Friday, June 25, 2010

Game Changers


Still at the crease, and maybe even reshaping the game

The inestimable Ruth Lea described Tuesday's budget as a game changer. And she's right. Assuming Cam and George manage to deliver on their tough spending limits, they really will have changed the economic game from last weekend's grim nil-nil draw against Algeria to this weekend's 5-0 triumph over the Hun.

Yeeeesssss....

The thing is, there is a chance that Cam's government could turn out to be a game changer in all kinds of different areas. We've blogged our high hopes for Gove's school reforms many times. Elected sheriffs will be a big step in making the police once more accountable to local communities. An end to mass immigration will give us time to heal the wounds inflicted by Labour's self-serving open-door policy.

But one of the most important game changers could be the one being talked about by that most unlikely of high scorers - Iain Duncan Smith. Because IDS is planning to abolish welfare dependency.

Well, OK, "abolish" is is perhaps a bit strong - that would be like finding "the cure" for cancer. But based on his work at the Centre for Social Justice, IDS is going to mount an all-out assault on the welfare trap.

We're all familiar with the problem - 6 million people of working age are entirely dependent on welfare benefits for their incomes. Which means that each of our 29 million workers has to carry one-fifth of a non-worker (even setting aside the 22m children and pensioners).

And this is much more than simply the financial cost. It's well known that workless households are problem households, trapped in deprivation and under-achievement, and passing on that deprivation to their children. It is monstrous that after 15 years of growth, by 2008 we had the highest proportion of children growing up in workless households of any country in Europe (all charts are taken from the excellent CSJ Report Dynamic Benefits - Towards Welfare that Works):


But the question is what should we do about it?

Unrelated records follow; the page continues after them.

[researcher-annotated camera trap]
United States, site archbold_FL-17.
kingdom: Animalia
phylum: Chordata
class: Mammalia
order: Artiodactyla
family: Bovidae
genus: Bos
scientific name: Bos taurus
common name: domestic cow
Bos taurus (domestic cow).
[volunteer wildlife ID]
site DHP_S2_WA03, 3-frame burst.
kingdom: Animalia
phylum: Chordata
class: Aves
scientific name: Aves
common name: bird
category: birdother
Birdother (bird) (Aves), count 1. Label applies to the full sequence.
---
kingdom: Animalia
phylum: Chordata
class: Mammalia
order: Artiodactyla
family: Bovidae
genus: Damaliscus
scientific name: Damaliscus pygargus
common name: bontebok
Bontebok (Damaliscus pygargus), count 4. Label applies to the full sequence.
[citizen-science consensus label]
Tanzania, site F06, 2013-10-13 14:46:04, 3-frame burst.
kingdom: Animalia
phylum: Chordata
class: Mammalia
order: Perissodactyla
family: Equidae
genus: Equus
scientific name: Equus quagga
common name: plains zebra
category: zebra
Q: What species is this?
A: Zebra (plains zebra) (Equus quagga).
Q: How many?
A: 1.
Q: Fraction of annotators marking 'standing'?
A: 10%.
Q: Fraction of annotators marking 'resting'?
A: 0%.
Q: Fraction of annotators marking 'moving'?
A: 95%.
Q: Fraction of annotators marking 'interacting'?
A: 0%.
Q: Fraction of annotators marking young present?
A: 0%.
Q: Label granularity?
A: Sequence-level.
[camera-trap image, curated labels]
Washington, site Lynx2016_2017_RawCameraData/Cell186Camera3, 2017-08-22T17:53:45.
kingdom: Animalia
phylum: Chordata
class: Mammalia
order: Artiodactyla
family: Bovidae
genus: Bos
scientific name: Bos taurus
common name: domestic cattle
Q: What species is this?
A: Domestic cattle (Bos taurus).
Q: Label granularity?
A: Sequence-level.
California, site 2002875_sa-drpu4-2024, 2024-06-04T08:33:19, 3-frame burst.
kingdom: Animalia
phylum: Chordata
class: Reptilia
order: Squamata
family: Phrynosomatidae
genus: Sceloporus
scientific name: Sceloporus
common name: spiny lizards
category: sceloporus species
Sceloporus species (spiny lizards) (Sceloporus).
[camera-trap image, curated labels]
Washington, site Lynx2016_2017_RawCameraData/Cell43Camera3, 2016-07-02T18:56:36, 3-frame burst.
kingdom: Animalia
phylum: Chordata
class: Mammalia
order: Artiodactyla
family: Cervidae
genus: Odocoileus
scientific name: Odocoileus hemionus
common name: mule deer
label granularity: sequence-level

IDS's recipe is simple - we must do whatever it takes to make work pay.

As things stand - despite all Labour's fine words - for very many welfare recipients work simply doesn't pay. Taking paid employment involves the loss of so much in terms of welfare benefits that they face eye-watering effective marginal tax rates - much higher than those faced by our banking friends down on the Wharf.

The following chart shows the average marginal tax rate (MTR) faced by a married couple with 2 children at increasing levels of earned income. As we can see, a couple earning £40k pa faces a marginal tax rate of 30% - ie for every extra pound they earn, they lose 30 pence in income tax and employees' National Insurance Contribution. But a couple earning just £10k pa is on a marginal tax rate of over 90%, once you take account of the benefits they lose from earning an extra pound of their own (2009 tax and benefit rates):


Now if you were facing a marginal tax rate of 90%+, would you feel incentivised to get off welfare and back to work? Honestly?

IDS is intending to cut these crippling marginal tax rates for the poor, and especially for those who are coming off welfare into work for the first time. Instead of losing 60, 70, or even 90% of every pound they earn, they'll hopefully lose 50% or less. There will be a clear financial advantage in going to work.

Ah you say, that's all fine and large, but where's the money coming from? To cut the marginal tax rates for the poor would cost a fortune. Indeed, IDS himself costed his CSJ proposals at £2.7bn pa initially (although longer-term the cost would disappear or even reverse reflecting the higher level of employment). We just don't have the money.

Which is why the cut in high marginal tax rates has to be part of a package. A package in which the financial rewards from work are boosted, but the rewards from remaining on benefits are cut.

As we've blogged before, one way of finding the money would be to redefine the poverty line. If instead of defining it as 60% of median income, we made it say 50% - where it always used to be -  we estimate we would save £20-30bn pa on the working age welfare bill (ie not affecting pensioners). And as we blogged here, after six decades of unparalled economic growth, nobody can seriously argue that 50% of today's median income is poor in any meaningful sense.

IDS should be bold. Yes, he'll pick up no end of flak from the poverty industry, but if he holds his nerve, he could actually turn out to be the biggest game changer of all.

Not bad for someone who was jeered off the pitch just 7 years ago, looking like he'd never play again.